----- GIVEN PASSAGE -----

Member of the Michigan Senate from the 2nd district
- In office January 4, 1905 – December 31, 1908
- Preceded by: Charles C. Simons
- Succeeded by: Gustav A. Krueger

Personal details
- Born: August 13, 1871 Atlantic, Iowa
- Died: July 23, 1923 (aged 51)
- Party: Republican
- Alma mater: Olivet College Detroit College of Law

= John Donald M. MacKay =

American politician (1871–1923)

John Donald M. MacKay (August 13, 1871July 23, 1923) was a Michigan politician.

==Early life and education==
John Donald M. MacKay was born on August 13, 1871, in Atlantic, Iowa, to parents Thomas Compton and Johanna MacKay. John was of Highland Scottish descent. With his family, John moved to Spink County, South Dakota, in 1880, where he lived on his father's ranch. He went to district schools in South Dakota, and high school in Atlantic. In 1895, John graduated from Olivet College with a Bachelor of Arts degree. In 1895, John graduated from Detroit College of Law with an LL. B. degree.

----- RECORDS SUPPLIED -----

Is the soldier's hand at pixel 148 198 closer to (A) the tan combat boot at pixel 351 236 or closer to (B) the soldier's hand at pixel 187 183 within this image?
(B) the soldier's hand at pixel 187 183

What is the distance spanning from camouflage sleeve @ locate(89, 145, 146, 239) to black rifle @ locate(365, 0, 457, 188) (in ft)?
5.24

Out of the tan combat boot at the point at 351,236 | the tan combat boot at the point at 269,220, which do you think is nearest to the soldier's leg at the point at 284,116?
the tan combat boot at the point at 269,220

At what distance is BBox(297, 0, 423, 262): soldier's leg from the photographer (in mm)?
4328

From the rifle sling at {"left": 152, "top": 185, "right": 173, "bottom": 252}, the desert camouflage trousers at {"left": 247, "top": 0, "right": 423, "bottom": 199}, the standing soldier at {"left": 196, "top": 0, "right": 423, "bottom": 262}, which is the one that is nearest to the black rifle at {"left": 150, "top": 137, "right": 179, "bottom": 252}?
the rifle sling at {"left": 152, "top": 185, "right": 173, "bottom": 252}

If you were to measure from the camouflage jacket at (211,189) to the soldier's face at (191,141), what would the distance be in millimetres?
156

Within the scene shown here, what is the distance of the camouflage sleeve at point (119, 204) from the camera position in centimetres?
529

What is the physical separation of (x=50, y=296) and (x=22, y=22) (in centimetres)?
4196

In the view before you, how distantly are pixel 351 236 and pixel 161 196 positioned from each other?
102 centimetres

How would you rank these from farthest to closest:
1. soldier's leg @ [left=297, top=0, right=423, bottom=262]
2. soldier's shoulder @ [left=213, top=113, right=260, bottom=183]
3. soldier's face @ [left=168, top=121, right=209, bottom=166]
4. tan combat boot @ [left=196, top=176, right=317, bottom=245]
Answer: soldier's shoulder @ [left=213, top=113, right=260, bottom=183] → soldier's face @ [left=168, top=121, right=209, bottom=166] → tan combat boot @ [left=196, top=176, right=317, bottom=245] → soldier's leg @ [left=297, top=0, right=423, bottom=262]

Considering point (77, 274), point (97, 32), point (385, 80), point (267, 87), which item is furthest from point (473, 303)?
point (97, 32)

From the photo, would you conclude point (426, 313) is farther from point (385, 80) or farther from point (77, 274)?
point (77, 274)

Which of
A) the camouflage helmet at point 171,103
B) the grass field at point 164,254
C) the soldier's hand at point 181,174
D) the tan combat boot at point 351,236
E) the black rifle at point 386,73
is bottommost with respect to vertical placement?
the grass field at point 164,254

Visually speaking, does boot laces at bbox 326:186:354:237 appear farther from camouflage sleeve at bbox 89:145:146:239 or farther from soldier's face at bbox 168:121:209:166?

-----

REQUIRED WORK »
(a) List every person other than John Donald M. MacKay who is named in the MacKay biography.
(b) Turn the paragraph of the MacKay biography that begins "John Donald M. MacKay was born on August 13, 1871" into a bulleted list that keeps its main facts.
(c) Extend the biography of John Donald M. MacKay, picking up after its final sentence.

RESPONSES IN ORDER »
(a)
- Charles C. Simons
- Gustav A. Krueger
- Thomas Compton
- Johanna MacKay

(b)
- Born August 13, 1871, in Atlantic, Iowa, to Thomas Compton and Johanna MacKay
- Of Highland Scottish descent
- Moved with his family in 1880 to Spink County, South Dakota, and lived on his father's ranch
- Attended district schools in South Dakota and high school in Atlantic
- Graduated in 1895 from Olivet College with a Bachelor of Arts degree
- Graduated in 1895 from Detroit College of Law with an LL. B. degree

(c)
==Career==

In 1895, MacKay was admitted to the bar. He then began practicing law in Detroit as a member of the law firm Stellwagen, MacKay and Wade, which was formerly known as Cutcheon, Stellwagen and MacKay. MacKay specialized in corporation law. At some point, MacKay served on the board of trustees for Olivet College. MacKay was a member of notable clubs, such as the Detroit Club and the Detroit Country Club. He was a member of multiple bar associations: the Detroit Bar Association, the Michigan State Bar Association and the American Bar Association. He also had mining interests in Montana. On November 8, 1904, MacKay was elected to the Michigan Senate where he represented the 2nd district from January 4, 1905, to December 31, 1910. On November 3, 1908, MacKay was elected to the Michigan Senate where he represented the 3rd district from January 6, 1909, to December 31, 1910.

==Personal life==

On January 17, 1900, MacKay married Isabella Hosie in Wayne County, Michigan. MacKay was Presbyterian.

==Death==

MacKay died on July 23, 1923.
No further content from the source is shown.